What the exercise asks: Write out every entry again exactly as it stands.

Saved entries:
=====

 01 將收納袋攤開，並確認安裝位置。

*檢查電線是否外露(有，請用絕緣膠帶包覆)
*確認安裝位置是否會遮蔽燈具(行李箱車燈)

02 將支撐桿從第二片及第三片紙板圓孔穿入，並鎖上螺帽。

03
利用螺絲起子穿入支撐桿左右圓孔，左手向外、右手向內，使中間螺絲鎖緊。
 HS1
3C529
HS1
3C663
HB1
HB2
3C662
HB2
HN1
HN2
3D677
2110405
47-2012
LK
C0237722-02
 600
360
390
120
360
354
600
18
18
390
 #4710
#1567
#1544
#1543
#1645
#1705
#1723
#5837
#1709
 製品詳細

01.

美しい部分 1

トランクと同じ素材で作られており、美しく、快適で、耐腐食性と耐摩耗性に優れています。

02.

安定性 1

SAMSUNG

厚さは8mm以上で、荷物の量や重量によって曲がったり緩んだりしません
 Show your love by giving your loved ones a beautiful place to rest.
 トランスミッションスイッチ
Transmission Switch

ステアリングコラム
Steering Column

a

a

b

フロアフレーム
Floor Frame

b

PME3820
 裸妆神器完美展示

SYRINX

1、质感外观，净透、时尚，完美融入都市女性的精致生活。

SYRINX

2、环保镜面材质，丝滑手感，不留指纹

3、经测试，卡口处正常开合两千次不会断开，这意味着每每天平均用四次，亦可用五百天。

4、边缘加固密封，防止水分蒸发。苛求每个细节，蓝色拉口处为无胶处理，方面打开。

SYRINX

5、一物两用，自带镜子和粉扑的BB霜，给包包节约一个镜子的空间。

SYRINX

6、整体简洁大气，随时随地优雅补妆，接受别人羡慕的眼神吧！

=====

Exercise response:
 01 將收納袋攤開，並確認安裝位置。

*檢查電線是否外露(有，請用絕緣膠帶包覆)
*確認安裝位置是否會遮蔽燈具(行李箱車燈)

02 將支撐桿從第二片及第三片紙板圓孔穿入，並鎖上螺帽。

03
利用螺絲起子穿入支撐桿左右圓孔，左手向外、右手向內，使中間螺絲鎖緊。
 HS1
3C529
HS1
3C663
HB1
HB2
3C662
HB2
HN1
HN2
3D677
2110405
47-2012
LK
C0237722-02
 600
360
390
120
360
354
600
18
18
390
 #4710
#1567
#1544
#1543
#1645
#1705
#1723
#5837
#1709
 製品詳細

01.

美しい部分 1

トランクと同じ素材で作られており、美しく、快適で、耐腐食性と耐摩耗性に優れています。

02.

安定性 1

SAMSUNG

厚さは8mm以上で、荷物の量や重量によって曲がったり緩んだりしません
 Show your love by giving your loved ones a beautiful place to rest.
 トランスミッションスイッチ
Transmission Switch

ステアリングコラム
Steering Column

a

a

b

フロアフレーム
Floor Frame

b

PME3820
 裸妆神器完美展示

SYRINX

1、质感外观，净透、时尚，完美融入都市女性的精致生活。

SYRINX

2、环保镜面材质，丝滑手感，不留指纹

3、经测试，卡口处正常开合两千次不会断开，这意味着每每天平均用四次，亦可用五百天。

4、边缘加固密封，防止水分蒸发。苛求每个细节，蓝色拉口处为无胶处理，方面打开。

SYRINX

5、一物两用，自带镜子和粉扑的BB霜，给包包节约一个镜子的空间。

SYRINX

6、整体简洁大气，随时随地优雅补妆，接受别人羡慕的眼神吧！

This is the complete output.